Jay Parry

SMS Interface for Sports Field Lighting

tl;dr: A high level overview of the SMS interface I built while working at Automated.


When I was working at Automated, a major project I designed and built from the ground up was an SMS interface for PerfectPlay - their IoT platform for managing sports field lighting systems.

This project was built for users and sites that are located in areas with poor cellular service.

Context

Conceptually, you can break the platform into 3 levels. Clients, Sites, and Fields.

Client:

  • A client is generally something like a local council, a business, etc.
  • A client can have many sites.

Site:

  • Sites are generally locations separated by a some distance.
  • They are generally areas such as a sporting precinct.
  • Sites can have many fields.

Fields:

  • A field is the lowest level, and is the physical area being lit.
  • This is generally something like a cricket pitch, football field, etc.

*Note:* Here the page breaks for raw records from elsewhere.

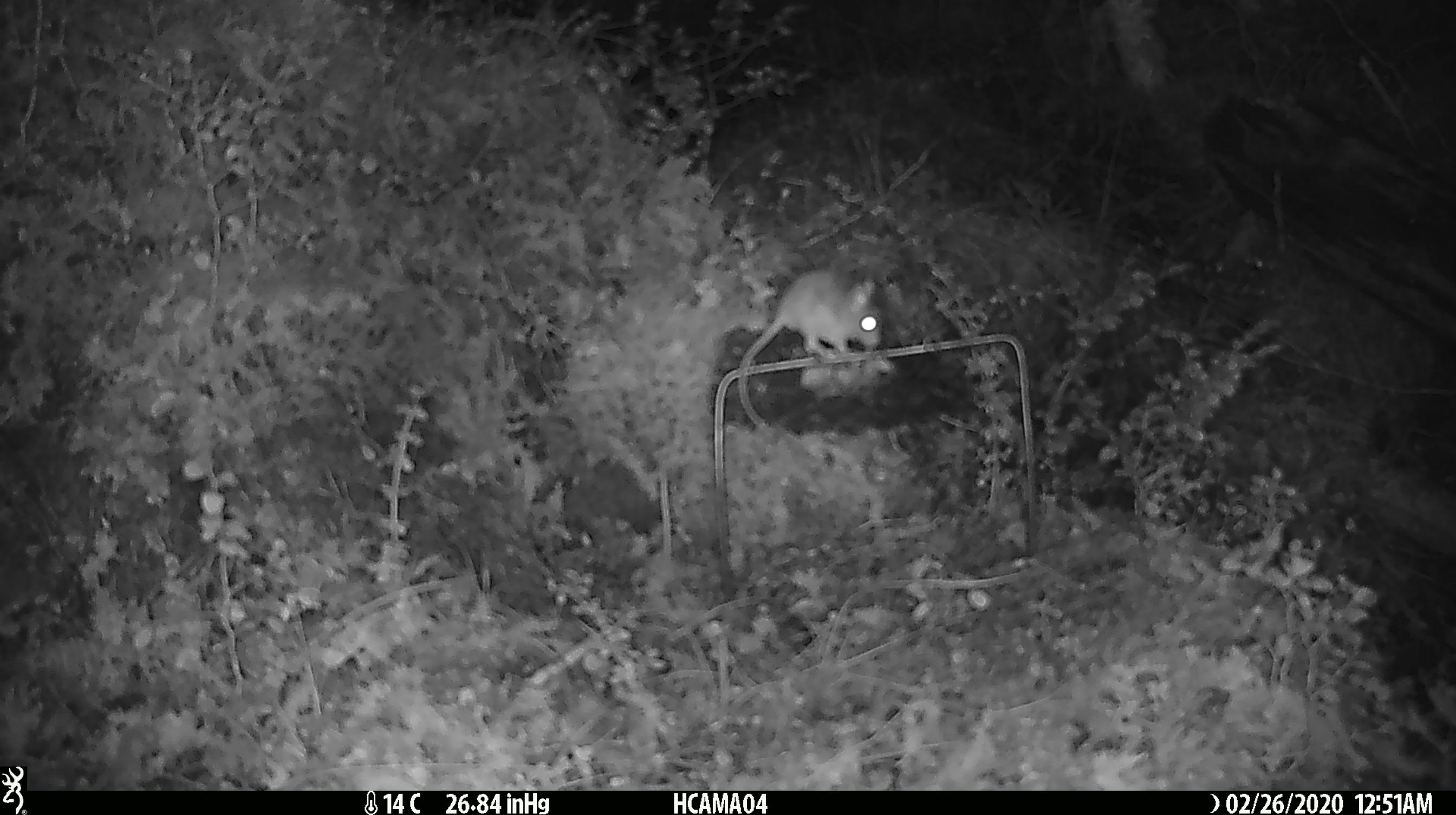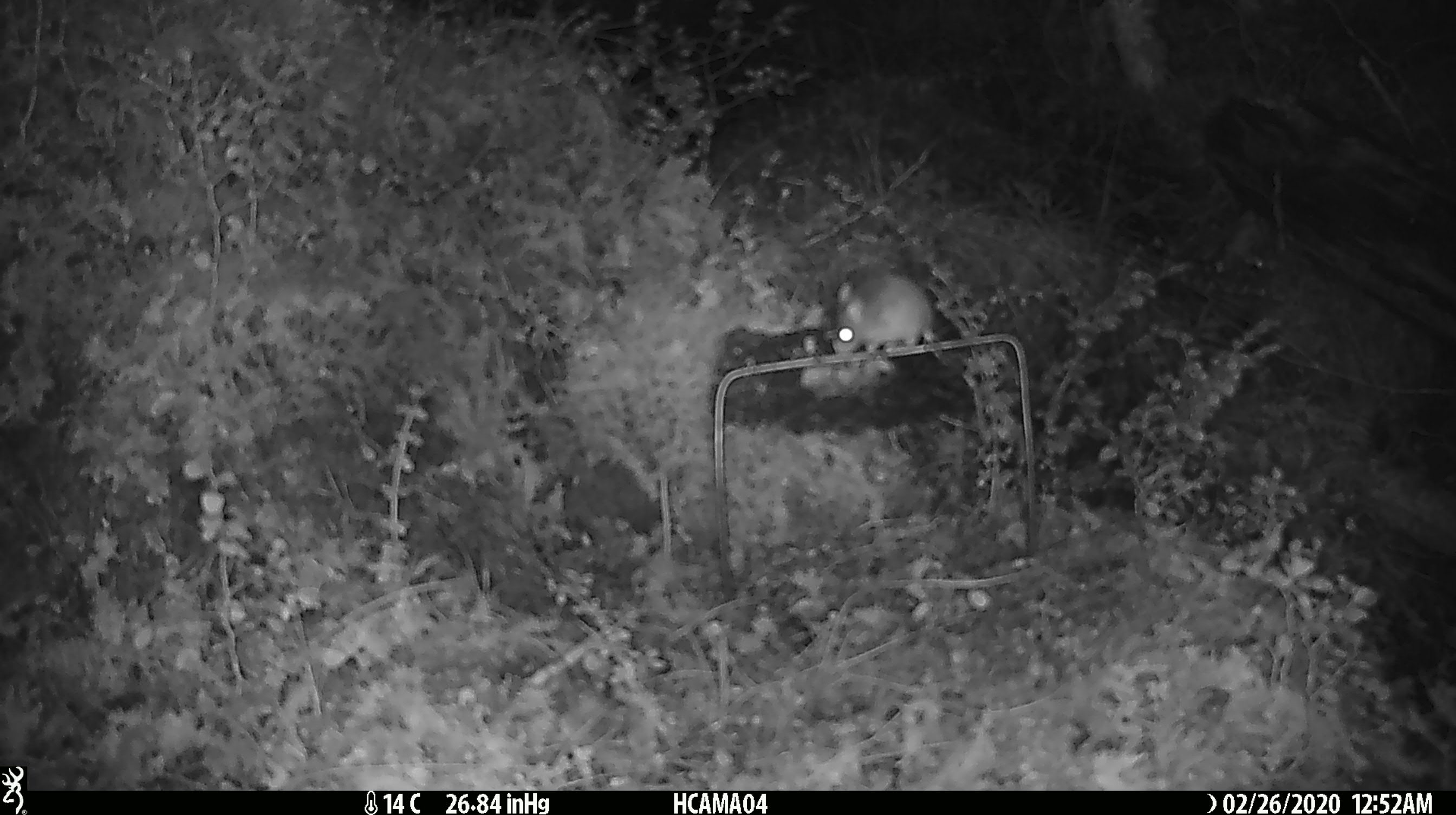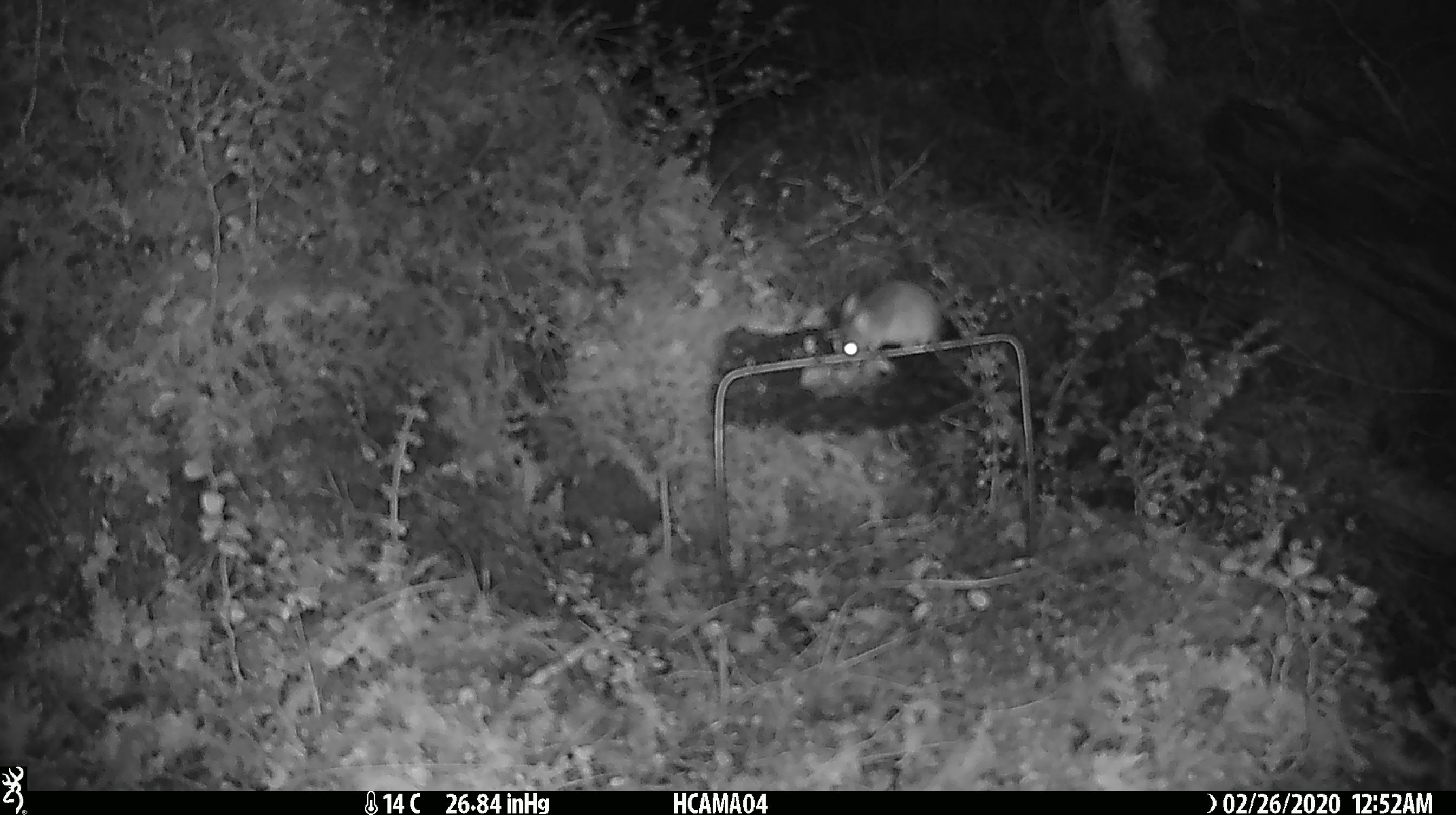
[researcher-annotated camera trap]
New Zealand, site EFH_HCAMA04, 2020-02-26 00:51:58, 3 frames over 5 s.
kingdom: Animalia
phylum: Chordata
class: Mammalia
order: Rodentia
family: Muridae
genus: Mus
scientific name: Mus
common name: mouse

A user can be given access to individual fields, individual sites (which also means access to all fields of that site), and individual clients (which means access to all sites of that client, and all fields of those sites).

Within PerfectPlay, there’s also the concept of a scene. A scene is a lighting preset for a given field. These are preconfigured arrangements of which lights to use, and the light level to use. Common configurations often have names such as “Match” (which would be all lights on at a high intensity, often for actual games of local sports teams), and “Training” (which, rather self explanatory, would be a lower level used when teams are just training).

Requirements for the SMS Interface

  • Users must be able to authenticate themselves, and must be authorised to control the lights at the field they’re attempting to change.
  • The SMS payload must be kept short and reasonably simple, as we want to minimise user input errors.
  • Users should be able to request a list of valid scenes for a specific field.
  • There should be plenty of clear feedback to the user, whether or not their request was valid, and whether or not it was successful.

Designing the Interface

Overview

The SMS service was designed to be relatively quite simple. In short, all it had to do was receive an SMS, verify that the message matched the expected format, then make a request to the main sporting API, returning an SMS to the user depending on the HTTP response status code or if there were any internal errors processing the message.

Diagram of SMS flow between services

The Payload

We started with the SMS payload. Internally, we were using UUIDs to identify unique clients, sites, and fields. We needed a way to target specific fields, but didn’t want users having to enter a UUID, so we decided on an abbreviation scheme. Fields often had generic names which may be repeated across many different sites (e.g. “Field 1”), so we couldn’t reasonably abbreviate a field and have it remain unique. Sites, however, were often unique enough that we decided an abbreviation of both a site and field name in conjunction would allow us to target specific fields. We also needed to specify what scene we wanted to change to. This was simply an integer.

We decided to use a delimiter to separate the abbreviations of the payload, and arbitrarily chose to use #.

At this point in time, given an example site “Example Grounds Sports Precinct”, and field “Football Field”, a reasonable payload could look like:

EGSP#FBF#2

Where EGSP is the abbreviated site name, FBF is the abbreviated field name, and 2 is the scene we’d like to set it to.

Authentication

Now, we didn’t want just anyone being able to send a text to control the lights. So, we opted to allow users to verify through 2 methods.

The first was simply to add a PIN number to the payload.

A reasonable payload could now look like:

ABC123#EGSP#FBF#2

Where ABC123 is a users PIN.

The second method was to allow users to associate their phone number to their account, verifying it with a one time passcode. Any messages coming from this phone were then implicitly authenticated.

An edge case: Some clients preferred to simply use one ‘master’ account to access the platform, and would give the credentials to many different people. For this reason, the PIN number takes precedence over the implicit authentication, as it was a possibility that a user’s number wouldn’t be associated to a field they were granted access to.

Implementing the SMS Service

The service was written in Go, and deployed to Google Kubernetes Engine.

Integrating with Twilio

To receive SMS messages, we integrated with Twilio. The way we set this up was that we paid for a phone number from Twilio, and configured that number to forward any messages to our service using a webhook.

Twilio Validation

To validate that a request came from Twilio, they include a signature in the X-Twilio-Signature request header. Our service had to hash the full request URL, request params and our Twilio Auth Token, and compare that with the provided signature. If the hashes matched, we could continue with processing the request.